Atılan adımlar uygulanan eski politikanın yanlışlığının kabul edilmesi anlamına geliyor. Piyasaya güven verilmesi için geçmiş dönemde rol alan bütün aktörlerin değiştirilmesi gerekiyor.
Eski TCMB başkanını bugün BDDK başkanı yaparak piyasaya güven veremezsiniz.
TÜİK Başkanı hâlâ görevde iken piyasa size tam anlamı ile güven duymaz.
Hâlâ aynı PPK üyeleri ile yola devam etmemek gerekir. Kadrolaşma konusunda zaman geçiyor ve bu durum piyasaların kafasında soru işaretlerini büyütüyor.
Bir diğer konu geçtiğimiz günlerde açıklanan asgari ücret konusu.
1 Temmuz tarihinden geçerli olmak üzere yeni asgari ücret 11,402 TL olarak belirlendi. Asgari ücrette yıllık artış %100’den fazla. En düşük memur maaşı 22,000 TL oluyor.
Bu durum zincirleme olarak emekli, işçi, özel sektör çalışanı her kesimin maaşlarında bir ara zam beklentisini haklı olarak ortaya çıkartıyor.
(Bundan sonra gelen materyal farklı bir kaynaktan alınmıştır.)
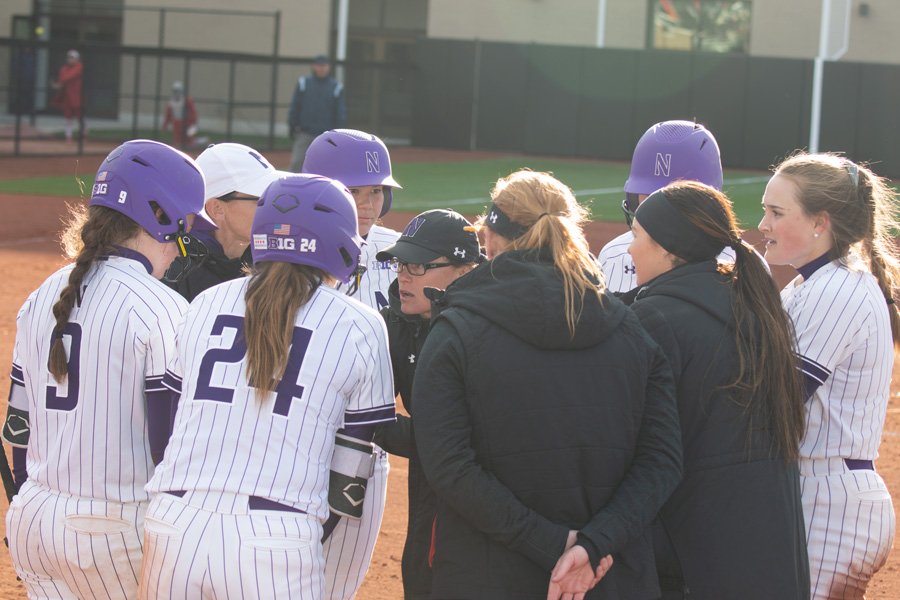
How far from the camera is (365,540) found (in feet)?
11.5

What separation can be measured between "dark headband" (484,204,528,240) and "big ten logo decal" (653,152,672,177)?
1.49 m

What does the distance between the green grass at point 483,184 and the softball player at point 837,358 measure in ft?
41.5

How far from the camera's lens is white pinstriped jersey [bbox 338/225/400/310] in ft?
15.5

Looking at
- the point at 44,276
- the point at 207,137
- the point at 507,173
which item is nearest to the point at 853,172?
the point at 44,276

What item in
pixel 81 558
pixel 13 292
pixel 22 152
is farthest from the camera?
pixel 22 152

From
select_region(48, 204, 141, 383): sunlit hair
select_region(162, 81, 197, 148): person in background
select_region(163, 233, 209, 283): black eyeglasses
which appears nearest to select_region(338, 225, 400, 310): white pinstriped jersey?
select_region(163, 233, 209, 283): black eyeglasses

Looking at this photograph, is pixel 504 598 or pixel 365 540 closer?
pixel 504 598

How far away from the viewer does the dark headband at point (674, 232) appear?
3.35 meters

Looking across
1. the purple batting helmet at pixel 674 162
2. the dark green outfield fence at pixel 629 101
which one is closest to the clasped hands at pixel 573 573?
the purple batting helmet at pixel 674 162

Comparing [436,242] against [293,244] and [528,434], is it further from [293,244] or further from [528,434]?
[528,434]

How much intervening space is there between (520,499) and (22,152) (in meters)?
24.5

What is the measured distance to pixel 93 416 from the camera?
10.6ft

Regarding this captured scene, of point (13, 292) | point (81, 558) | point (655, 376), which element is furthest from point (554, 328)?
point (13, 292)

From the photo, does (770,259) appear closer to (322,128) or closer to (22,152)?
(322,128)
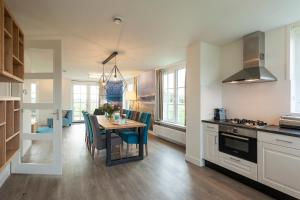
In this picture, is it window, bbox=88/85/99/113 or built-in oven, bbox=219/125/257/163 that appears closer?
built-in oven, bbox=219/125/257/163

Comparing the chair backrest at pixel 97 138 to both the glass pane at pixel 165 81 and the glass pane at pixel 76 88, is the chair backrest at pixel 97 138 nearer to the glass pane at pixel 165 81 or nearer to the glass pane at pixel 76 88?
the glass pane at pixel 165 81

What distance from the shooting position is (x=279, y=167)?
7.50ft

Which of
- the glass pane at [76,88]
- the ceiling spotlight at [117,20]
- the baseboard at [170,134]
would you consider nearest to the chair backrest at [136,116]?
the baseboard at [170,134]

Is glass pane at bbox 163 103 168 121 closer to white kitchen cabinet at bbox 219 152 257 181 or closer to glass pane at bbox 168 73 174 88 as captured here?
glass pane at bbox 168 73 174 88

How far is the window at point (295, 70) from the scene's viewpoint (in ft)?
8.80

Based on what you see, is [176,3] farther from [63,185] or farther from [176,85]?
[176,85]

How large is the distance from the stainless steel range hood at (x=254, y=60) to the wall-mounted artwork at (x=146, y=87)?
146 inches

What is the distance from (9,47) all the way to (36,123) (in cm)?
205

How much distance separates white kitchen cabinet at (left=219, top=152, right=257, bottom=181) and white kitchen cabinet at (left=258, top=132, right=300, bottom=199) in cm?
10

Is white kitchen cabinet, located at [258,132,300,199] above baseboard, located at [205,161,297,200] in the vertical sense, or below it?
above

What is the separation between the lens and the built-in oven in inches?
103

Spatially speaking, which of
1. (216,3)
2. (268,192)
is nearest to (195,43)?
(216,3)

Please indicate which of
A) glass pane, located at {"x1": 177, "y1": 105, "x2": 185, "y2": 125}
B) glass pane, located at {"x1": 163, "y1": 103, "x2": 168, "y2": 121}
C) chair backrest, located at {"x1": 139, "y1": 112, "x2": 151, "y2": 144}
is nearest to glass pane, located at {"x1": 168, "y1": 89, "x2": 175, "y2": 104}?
glass pane, located at {"x1": 163, "y1": 103, "x2": 168, "y2": 121}

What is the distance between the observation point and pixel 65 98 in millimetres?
9305
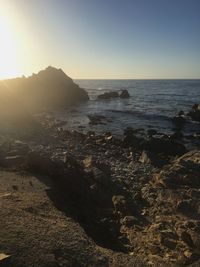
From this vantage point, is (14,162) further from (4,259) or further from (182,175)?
(4,259)

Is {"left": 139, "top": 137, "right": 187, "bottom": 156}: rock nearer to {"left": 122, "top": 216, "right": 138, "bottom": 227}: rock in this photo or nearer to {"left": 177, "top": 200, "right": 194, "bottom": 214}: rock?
{"left": 177, "top": 200, "right": 194, "bottom": 214}: rock

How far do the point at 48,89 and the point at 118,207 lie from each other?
60.0 m

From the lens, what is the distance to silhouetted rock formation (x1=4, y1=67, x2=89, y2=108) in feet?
222

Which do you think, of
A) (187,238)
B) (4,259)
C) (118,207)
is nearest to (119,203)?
(118,207)

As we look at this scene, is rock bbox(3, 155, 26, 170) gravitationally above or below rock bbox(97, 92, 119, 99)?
Answer: above

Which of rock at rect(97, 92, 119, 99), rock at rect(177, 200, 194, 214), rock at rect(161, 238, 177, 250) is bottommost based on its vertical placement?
rock at rect(97, 92, 119, 99)

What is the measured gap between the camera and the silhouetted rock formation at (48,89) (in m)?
67.7

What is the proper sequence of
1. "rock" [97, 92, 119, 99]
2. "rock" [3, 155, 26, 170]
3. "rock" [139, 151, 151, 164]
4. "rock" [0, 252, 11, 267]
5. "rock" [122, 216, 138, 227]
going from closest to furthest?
"rock" [0, 252, 11, 267]
"rock" [122, 216, 138, 227]
"rock" [3, 155, 26, 170]
"rock" [139, 151, 151, 164]
"rock" [97, 92, 119, 99]

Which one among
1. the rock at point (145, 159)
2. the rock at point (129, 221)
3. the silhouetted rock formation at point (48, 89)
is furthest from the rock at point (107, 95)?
the rock at point (129, 221)

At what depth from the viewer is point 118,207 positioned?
1302 centimetres

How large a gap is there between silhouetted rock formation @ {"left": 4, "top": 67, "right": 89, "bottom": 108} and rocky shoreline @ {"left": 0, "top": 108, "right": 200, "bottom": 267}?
4692cm

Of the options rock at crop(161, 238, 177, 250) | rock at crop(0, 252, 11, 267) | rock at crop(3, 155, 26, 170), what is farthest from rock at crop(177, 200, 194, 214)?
rock at crop(3, 155, 26, 170)

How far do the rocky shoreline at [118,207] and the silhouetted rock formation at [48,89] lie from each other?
46917 mm

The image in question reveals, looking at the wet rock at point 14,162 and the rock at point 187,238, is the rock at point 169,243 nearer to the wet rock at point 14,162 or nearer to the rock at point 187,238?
the rock at point 187,238
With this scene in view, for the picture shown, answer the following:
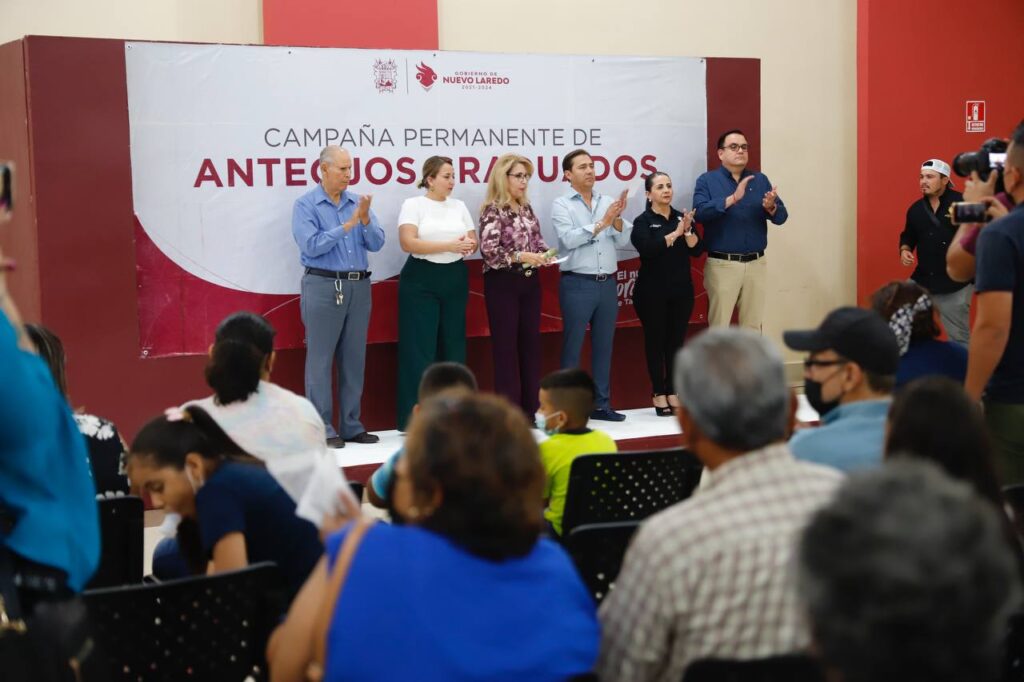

Geçtiğimiz dönemde uygulanan politikaların yükü en çok sabit gelir ve dar gelirli insanlarımızın omzuna yüklendi.
Bu tartışmaya kapalı bir acı gerçek.
Bunu sadece ben söylemiyorum. TÜİK tarafından açıklanan verilerde de yıllar itibari ile emeğin payının nasıl düştüğü net biçimde görülüyor. Ancak bu politika ile de enflasyonu düşüremeyiz.
Vatandaş belki bugün mutlu. Cebine daha çok para girecek. Ama satın alma gücü artmayacak. Asgari ücret daha düşük seviyede iken alınan yumurta sayısı bugün 11,402 TL’ye yükseltilmiş olan zamlı maaşla alınabilecek yumurta sayısından daha fazla.
Bu durum temel gıda ürünlerinin neredeyse tamamında aynı.
Gelir artıyor ama satın alma gücü düşüyor.
İllüzyon diye tanımladığım enflasyon tam da bu işte.
Demek ki doğru olan yüksek zam vermek değil yüksek enflasyondan kurtulmakmış. Üzgünüm ama bugün itibari ile gelen sinyaller hâlâ gerçek manada enflasyon ile mücadele edileceğini göstermiyor.